`RasterVision`+`Lightning` experiment results much worse than `rastervision` pipeline results #1770

aerotractjack · 2023-04-10T22:43:42Z

aerotractjack
Apr 10, 2023

Hi, my colleague and I are using RasterVision to detect objects from aerial imagery. To get started, we build a pipeline using the rastervision pipeline setup and it achieves great results with little work from us. This is super cool! In an effort to gain more visibility/customize-ability into the pipeline, we want to recreate the experiment using rastervision to handle our datasets and predictions, and pytorch/lightning for our model.

Before I get into my question, I totally know this may not be a RasterVision issue, it could just be a model training/optimization or dataset question in which case this is not the place to ask, but I'm curious if I'm missing something obvious from the rastervision side. Following the lightning tutorial on the website, and all the great help you've provided me on the discussions the past week, I finally got a training+prediction pipeline working the other day. But strangely, even though my loss converges to 0 somewhat smoothly, my mAP and mAP50 metrics seem to level off around 50-60%, and my actual prediction boxes are all over the place.

Colleague's working pipeline repository
My not-so-working RV+lightning repo

Both of us are using a pretrained version of ResNet50 and training on the same data. The only major difference is that he is using the pipeline and I am not. [Here is a link to his pipeline configuration] (https://github.com/aerotractjack/rvml/blob/seth/rvpipeline.py). One important snippet is how he defines his model

# input-config.yaml
backbone_config:  
  source: "rastervision"
  name: "resnet50"

Spatial relation data
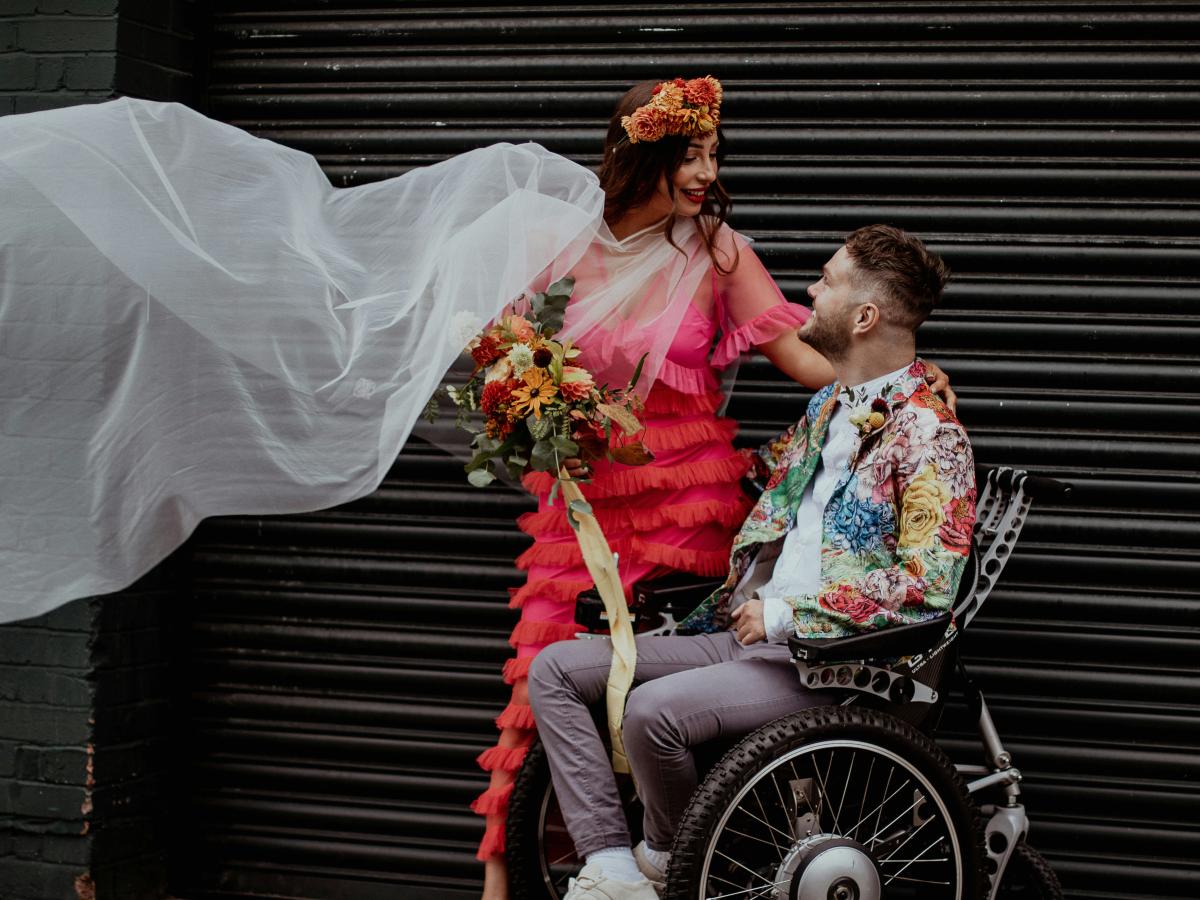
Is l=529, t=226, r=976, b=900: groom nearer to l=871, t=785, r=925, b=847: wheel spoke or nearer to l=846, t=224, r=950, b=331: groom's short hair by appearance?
l=846, t=224, r=950, b=331: groom's short hair

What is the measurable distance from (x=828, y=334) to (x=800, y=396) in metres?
0.85

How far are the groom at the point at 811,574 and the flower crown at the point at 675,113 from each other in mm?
515

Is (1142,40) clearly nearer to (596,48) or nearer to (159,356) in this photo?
(596,48)

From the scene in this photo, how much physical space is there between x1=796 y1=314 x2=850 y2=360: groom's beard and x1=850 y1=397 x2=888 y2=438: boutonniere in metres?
0.19

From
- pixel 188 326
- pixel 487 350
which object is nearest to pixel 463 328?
pixel 487 350

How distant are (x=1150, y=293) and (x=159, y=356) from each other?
2859 mm

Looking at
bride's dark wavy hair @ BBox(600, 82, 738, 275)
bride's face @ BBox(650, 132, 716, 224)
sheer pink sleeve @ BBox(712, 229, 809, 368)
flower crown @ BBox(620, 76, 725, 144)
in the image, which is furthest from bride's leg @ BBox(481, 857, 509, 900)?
flower crown @ BBox(620, 76, 725, 144)

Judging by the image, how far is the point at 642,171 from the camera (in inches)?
131

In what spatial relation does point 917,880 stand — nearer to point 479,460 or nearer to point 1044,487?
point 1044,487

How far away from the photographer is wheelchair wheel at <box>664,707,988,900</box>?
103 inches

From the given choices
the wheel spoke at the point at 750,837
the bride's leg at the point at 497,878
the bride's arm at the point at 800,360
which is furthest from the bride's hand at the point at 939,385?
the bride's leg at the point at 497,878

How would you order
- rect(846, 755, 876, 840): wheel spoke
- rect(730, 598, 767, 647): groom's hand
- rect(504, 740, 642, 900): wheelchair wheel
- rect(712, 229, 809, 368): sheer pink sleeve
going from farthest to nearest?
1. rect(712, 229, 809, 368): sheer pink sleeve
2. rect(504, 740, 642, 900): wheelchair wheel
3. rect(730, 598, 767, 647): groom's hand
4. rect(846, 755, 876, 840): wheel spoke

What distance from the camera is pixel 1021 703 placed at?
3789mm

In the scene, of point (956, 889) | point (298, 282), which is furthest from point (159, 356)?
point (956, 889)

■ What you will do
a) Translate this sentence from the RasterVision forum post into Spanish: "Both of us are using a pretrained version of ResNet50 and training on the same data."
b) According to the RasterVision forum post, which two metrics level off around 50-60% in the author's training runs?
c) Continue the RasterVision forum post from its final line.

■ Outputs in order
a) Ambos estamos usando una versión preentrenada de ResNet50 y entrenando con los mismos datos.

b) The mAP and mAP50 metrics.

c)
# create model from config file
def get_model_cfg(bbkw, class_config):
    ''' Return instance of model defined in config YAML file'''
    src = bbkw["source"]
    if src == "rastervision":
        name = bbkw["name"]
        backbone = getattr(Backbone, name)
        return ObjectDetectionModelConfig(backbone=backbone)
    elif src == "external":
        external_def = ExternalModuleConfig(
            github_repo=bbkw["github_repo"],
            name=bbkw["name"],
            entrypoint=bbkw["entrypoint"],
            force_reload=bbkw.get("force_reload", True),
            entrypoint_kwargs={
                "num_classes": len(class_config) + 1,
                "pretrained": bbkw.get("pretrained", False),
                "pretrained_backbone": bbkw.get("pretrained_backbone", True)
            }
        )
        return ObjectDetectionModelConfig(external_def=external_def)
    else:
        raise NotImplementedError("valid Backbone sources: {rastervision, external}")

And here is how I create my model

# input-config.yaml
model_kw:
  name: fasterrcnn_resnet50_fpn_v2
  lr: 1e-4

class RVLightining(RVBase):
    ...
    def model_type(self):
        try:
            return getattr(torchvision.models.detection, self.kw["model_kw"]["name"])
        except:
            return getattr(torchvision.models, self.kw["model_kw"]["name"])

    def build_model(self):
        kw = self.kw.get("model_kw", {})
        lr = float(kw.get("lr", 1e-4))
        output_dir = self.output_uri
        make_dir(output_dir)
        backbone = self.model_type()(
            weights=FasterRCNN_ResNet50_FPN_V2_Weights.DEFAULT,
            weights_backbone=ResNet50_Weights.DEFAULT,
            box_detections_per_img=5,)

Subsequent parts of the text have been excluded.